The General Theory of Relativity
The Special Theory applies to objects moving in straight lines at constant speeds. Shortly after its publication, Einstein started work on generalising the theory to include curved paths and accelerating objects, considering the motion that makes planets move in orbit, and the fall of objects to the earth. This led to the equivalence principle which states that in free fall the acceleration and the force due to gravity are equivalent, and the force due to gravity is neutralised, ie in freefall you are weightless.
In 1907 Einstein developed the ideas that space and time are not constant, but they change, and that gravity was a property of spacetime rather than being an external force. As he put it: "Matter tells space how to bend and space tells matter how to move." A glimpse into the workings of Einstein's four dimensional spacetime can be gained by imagining the spacetime as a rubber sheet. Stars and planets have mass and cause the sheet close to them to change shape and curve around them. Another massive object coming close will have its motion affected by this deformation of spacetime.
The general theory predicted that a light beam passing near a massive object would actually be bent, and by how much. This prediction was supported during a total eclipse of the Sun in May 1919, and again by observations of a total eclipse in Australia in 1922.
One of the predictions of the general theory is that the Universe is expanding, giving a basis for the 'big bang' theory of the origins of the Universe. It has also been used to explain black holes and quasars.
The nature of light had been debated for many years. Was it made up of particles or waves? Isaac Newton believed light to be made up of particles, Christiaan Huygens stated it was a wave phenomenon, and this was reinforced when Thomas Young demonstrated interference. Later Maxwell suggested and Hertz proved that light was part of the electromagnetic spectrum.
In 1905 Einstein reintroduced the particle theory of light. A few years earlier, Max Planck had proposed that energy in an atom occurs in little chunks called quanta. Einstein suggested that light also existed in chunks or quanta. These quanta are now called photons. He concluded this by examining the photoelectric effect – the release of electrons from metals when light shines on them. To make this happen, the light needed to be high frequency (ultraviolet). Low frequency light (red) would not make it happen, no matter how bright the light was. Einstein explained this by thinking of light in terms of photons. Each electron is pushed out from the metal by one photon — as long as that photon has enough energy. Only high frequency light has photons with enough energy. Low frequency light has low energy photons, and no matter how many there are, none of them has enough energy to dislodge an electron.

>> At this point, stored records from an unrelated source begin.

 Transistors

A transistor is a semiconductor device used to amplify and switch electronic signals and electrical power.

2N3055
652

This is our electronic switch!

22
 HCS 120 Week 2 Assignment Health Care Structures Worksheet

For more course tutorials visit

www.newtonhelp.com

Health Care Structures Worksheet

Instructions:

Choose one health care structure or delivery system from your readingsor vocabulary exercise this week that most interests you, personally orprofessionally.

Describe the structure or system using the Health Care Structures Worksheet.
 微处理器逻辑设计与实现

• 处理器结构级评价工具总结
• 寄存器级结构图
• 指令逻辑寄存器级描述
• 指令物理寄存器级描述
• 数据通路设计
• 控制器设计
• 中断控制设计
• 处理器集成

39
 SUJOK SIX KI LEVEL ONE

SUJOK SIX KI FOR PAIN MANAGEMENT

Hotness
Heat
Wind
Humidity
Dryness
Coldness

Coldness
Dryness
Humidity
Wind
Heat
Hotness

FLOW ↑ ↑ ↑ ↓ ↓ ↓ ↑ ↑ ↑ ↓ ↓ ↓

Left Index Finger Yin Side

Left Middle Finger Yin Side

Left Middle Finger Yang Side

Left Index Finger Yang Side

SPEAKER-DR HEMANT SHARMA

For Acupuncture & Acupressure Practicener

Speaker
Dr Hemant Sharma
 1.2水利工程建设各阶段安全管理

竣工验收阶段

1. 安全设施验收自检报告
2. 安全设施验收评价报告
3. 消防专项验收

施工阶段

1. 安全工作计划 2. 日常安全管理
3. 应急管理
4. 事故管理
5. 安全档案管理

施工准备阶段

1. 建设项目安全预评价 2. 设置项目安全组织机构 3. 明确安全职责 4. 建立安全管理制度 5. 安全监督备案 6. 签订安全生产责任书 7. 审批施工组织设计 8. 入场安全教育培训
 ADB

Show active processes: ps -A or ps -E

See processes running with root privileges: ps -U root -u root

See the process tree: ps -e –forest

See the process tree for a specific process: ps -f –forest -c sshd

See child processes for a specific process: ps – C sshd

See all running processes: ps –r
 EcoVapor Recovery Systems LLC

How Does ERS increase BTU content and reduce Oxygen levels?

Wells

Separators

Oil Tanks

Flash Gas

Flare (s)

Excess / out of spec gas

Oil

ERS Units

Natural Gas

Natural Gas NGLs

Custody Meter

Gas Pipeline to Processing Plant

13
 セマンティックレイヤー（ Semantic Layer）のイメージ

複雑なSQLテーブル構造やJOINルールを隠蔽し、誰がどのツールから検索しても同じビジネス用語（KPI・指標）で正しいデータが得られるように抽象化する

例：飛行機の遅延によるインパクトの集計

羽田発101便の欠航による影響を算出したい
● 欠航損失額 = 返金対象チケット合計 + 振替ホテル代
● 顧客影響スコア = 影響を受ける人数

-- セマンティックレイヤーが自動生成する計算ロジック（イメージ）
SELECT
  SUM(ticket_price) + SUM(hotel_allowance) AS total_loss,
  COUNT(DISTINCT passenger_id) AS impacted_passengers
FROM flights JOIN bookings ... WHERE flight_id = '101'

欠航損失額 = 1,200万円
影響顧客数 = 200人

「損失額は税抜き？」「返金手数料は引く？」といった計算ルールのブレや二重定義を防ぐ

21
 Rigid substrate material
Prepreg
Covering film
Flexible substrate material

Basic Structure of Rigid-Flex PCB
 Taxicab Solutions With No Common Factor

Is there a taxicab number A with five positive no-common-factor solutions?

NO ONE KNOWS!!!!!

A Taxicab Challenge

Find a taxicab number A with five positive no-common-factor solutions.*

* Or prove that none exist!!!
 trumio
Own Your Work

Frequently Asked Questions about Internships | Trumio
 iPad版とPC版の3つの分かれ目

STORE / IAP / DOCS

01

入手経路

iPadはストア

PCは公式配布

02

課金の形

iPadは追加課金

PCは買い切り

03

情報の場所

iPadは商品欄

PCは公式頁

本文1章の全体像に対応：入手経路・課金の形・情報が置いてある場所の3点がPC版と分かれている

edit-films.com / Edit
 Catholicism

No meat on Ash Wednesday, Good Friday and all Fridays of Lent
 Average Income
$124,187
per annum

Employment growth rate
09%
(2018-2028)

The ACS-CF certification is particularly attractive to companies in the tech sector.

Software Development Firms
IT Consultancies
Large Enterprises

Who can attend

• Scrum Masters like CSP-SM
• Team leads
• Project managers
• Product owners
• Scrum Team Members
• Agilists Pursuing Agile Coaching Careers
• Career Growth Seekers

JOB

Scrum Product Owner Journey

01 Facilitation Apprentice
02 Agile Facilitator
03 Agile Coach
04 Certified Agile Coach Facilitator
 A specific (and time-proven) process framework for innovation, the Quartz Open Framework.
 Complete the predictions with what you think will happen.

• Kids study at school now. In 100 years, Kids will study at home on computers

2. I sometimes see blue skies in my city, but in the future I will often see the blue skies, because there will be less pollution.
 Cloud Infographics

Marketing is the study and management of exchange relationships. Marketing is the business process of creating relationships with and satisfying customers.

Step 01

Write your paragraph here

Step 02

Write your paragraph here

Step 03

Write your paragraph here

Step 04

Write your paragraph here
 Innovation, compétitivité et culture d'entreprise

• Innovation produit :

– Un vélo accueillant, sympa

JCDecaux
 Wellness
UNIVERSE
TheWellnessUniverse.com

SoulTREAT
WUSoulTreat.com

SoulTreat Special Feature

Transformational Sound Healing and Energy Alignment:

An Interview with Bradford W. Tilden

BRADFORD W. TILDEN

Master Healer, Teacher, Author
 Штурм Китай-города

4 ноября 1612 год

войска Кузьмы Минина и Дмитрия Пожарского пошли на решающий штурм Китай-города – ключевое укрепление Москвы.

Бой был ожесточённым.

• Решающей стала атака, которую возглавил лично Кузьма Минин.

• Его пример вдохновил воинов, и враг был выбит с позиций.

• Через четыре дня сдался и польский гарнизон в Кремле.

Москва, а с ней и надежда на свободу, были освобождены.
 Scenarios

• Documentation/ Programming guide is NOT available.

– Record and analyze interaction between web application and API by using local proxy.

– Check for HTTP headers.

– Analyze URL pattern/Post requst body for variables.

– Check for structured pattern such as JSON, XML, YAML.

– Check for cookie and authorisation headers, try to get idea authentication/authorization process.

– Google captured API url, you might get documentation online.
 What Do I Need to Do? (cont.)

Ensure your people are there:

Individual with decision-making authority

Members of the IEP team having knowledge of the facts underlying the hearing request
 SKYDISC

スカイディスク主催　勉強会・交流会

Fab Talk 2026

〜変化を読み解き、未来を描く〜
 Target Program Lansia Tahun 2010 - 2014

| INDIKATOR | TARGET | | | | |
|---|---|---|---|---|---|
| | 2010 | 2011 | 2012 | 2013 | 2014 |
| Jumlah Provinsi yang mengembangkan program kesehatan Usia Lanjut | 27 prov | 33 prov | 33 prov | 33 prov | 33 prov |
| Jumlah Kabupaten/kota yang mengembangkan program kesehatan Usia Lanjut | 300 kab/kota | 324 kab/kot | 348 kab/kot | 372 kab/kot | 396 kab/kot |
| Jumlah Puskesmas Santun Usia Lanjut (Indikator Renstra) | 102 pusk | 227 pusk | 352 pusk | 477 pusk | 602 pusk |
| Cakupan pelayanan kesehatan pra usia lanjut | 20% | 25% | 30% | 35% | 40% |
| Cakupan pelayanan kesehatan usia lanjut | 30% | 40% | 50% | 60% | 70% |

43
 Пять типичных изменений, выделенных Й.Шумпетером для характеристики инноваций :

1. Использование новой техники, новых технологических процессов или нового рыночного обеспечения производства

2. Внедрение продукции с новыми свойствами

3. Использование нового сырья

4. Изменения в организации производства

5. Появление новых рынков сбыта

Between 1916 and 1925, Einstein made other contributions to the study of light, including the idea of stimulated emission of radiation – a concept which led to the development of the laser.
Unified Field Theory
The quest to explain gravity and electromagnetism together as aspects of a common phenomenon occupied Einstein's scientific thoughts for much of the last thirty years of his life until he died in 1955. He wanted to provide a basis to explain the Universe in a way other than quantum mechanics which described activities in terms of probabilities. He did not succeed. Since then the weak and strong nuclear forces have been discovered.
Electromagnetism and the nuclear forces can be explained using quantum mechanics, and the search continues for a theory to explain everything!